How can I troubleshoot packet loss for my Direct Connect connection?

7 minute read
0

I'm using AWS Direct Connect to transfer data. I'm experiencing packet loss transferring data to my Amazon Elastic Compute Cloud (Amazon EC2) instance. I need to isolate the packet loss.

Resolution

Packet loss occurs when transmitted data packets fail to arrive at their destination resulting in network performance issues. Packet loss is caused by low signal strength at the destination, excessive system utilization, network congestion, or network route misconfigurations.

Run the following checks for your network devices and Direct Connect connection.

Check the AWS Personal Health Dashboard for scheduled maintenance or events

The AWS Personal Health Dashboard displays relevant information regarding the resources that are under maintenance and also provides notifications for activities. For more information, see How can I get notifications for Direct Connect scheduled maintenance or events?

Check metrics for the Direct Connect endpoint, customer gateway, and intermediate device (layer 1)

With customer gateway and intermediate devices, the issue might be local to the on-premises network or the transit path towards AWS. Check the following on the on-premises node and intermediate devices:

  • The customer gateway logs for Interface flaps
  • CPU utilization for the customer gateway when the issue occurred
  • The light signal reading on the device that the Direct Connect connection terminates
  • The device that the Direct Connect connection terminates for input errors, incrementing framing errors, cyclic redundancy (CRC) errors, runts, giants, or throttles

Check Direct Connect connection metrics (layer 1)

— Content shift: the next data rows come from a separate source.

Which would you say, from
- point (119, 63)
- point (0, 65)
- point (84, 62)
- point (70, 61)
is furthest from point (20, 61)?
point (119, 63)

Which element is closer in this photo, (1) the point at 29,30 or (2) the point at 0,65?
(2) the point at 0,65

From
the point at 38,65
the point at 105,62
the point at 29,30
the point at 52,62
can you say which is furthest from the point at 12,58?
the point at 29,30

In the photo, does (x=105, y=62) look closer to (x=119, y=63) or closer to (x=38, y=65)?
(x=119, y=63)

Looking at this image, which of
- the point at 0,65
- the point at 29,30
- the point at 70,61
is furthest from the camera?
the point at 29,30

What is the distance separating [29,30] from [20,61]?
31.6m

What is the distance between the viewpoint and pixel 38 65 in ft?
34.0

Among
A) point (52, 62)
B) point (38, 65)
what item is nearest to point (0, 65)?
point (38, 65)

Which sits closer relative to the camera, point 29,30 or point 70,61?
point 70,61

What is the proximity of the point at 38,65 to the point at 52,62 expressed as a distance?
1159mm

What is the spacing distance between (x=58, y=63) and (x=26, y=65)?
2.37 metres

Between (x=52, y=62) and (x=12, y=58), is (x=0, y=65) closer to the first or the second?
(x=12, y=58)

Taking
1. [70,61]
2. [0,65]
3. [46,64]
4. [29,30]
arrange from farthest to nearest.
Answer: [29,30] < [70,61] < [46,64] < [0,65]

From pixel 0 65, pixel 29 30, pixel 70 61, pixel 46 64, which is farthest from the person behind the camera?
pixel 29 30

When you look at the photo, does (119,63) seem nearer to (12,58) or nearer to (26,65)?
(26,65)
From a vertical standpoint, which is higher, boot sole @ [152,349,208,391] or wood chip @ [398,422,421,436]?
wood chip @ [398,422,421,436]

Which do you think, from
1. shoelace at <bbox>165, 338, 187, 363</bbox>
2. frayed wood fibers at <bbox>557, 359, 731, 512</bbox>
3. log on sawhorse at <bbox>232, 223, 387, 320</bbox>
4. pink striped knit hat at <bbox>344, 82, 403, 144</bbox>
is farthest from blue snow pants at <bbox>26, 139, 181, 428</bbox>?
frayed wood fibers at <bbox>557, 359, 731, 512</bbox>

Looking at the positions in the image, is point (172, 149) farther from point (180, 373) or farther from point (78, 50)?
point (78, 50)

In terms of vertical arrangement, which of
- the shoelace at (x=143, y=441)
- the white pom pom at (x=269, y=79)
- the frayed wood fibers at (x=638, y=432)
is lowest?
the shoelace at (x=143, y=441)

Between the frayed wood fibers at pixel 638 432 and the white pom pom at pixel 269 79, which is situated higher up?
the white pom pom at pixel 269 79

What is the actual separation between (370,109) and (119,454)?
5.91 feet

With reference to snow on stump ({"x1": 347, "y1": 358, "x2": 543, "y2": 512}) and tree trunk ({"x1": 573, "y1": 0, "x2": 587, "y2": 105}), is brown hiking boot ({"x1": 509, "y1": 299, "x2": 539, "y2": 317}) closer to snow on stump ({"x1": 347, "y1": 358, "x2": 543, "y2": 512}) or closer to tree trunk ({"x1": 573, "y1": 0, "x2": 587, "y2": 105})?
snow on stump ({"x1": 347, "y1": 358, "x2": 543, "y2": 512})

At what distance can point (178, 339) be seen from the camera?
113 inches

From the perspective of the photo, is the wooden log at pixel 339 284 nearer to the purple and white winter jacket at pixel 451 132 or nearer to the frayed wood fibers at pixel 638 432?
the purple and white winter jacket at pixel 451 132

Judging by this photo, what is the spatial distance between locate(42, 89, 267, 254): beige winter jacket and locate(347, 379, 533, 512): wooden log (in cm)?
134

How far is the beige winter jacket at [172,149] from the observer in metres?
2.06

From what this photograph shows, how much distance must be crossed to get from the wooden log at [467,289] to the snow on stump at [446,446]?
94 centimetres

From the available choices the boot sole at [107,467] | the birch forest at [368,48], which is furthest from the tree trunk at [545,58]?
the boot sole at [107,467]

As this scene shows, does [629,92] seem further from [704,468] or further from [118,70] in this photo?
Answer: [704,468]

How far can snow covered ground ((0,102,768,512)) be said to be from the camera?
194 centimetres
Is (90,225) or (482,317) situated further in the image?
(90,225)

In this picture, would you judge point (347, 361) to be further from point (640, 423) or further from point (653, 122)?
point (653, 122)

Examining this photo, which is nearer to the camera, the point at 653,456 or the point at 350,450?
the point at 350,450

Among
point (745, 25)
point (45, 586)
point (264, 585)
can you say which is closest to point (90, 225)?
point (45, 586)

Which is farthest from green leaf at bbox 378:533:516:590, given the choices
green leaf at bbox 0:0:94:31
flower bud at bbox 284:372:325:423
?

Check for the following Direct Connect metrics:

  • ConnectionErrorCount: Apply the sum statistic for this metric. Note that non-zero values indicate MAC level errors in the AWS device.
  • ConnectionLightLevelTX and ConnectionLightLevelRX: Check the light signal recorded on the Direct Connect connection when the issue occurred. The acceptable range is between -14.4 and 2.50 dBm.
  • ConnectionBpsEgress and ConnectionBpsIngress: Check the amount of traffic on the Direct Connect connection when the packet loss occurred for congestion on the link. If you use 100% capacity of the interface, then you might experience packet loss excess traffic.

For more information, see Direct Connect Connection metrics.

Check for asymmetric sub optimal routing (layer 3)

Asymmetric routing occurs when network traffic enters through one connection and exits through another connection. This routing might cause packet loss if the on-premises firewall performs unicast reverse path forwarding, which causes network traffic to drop.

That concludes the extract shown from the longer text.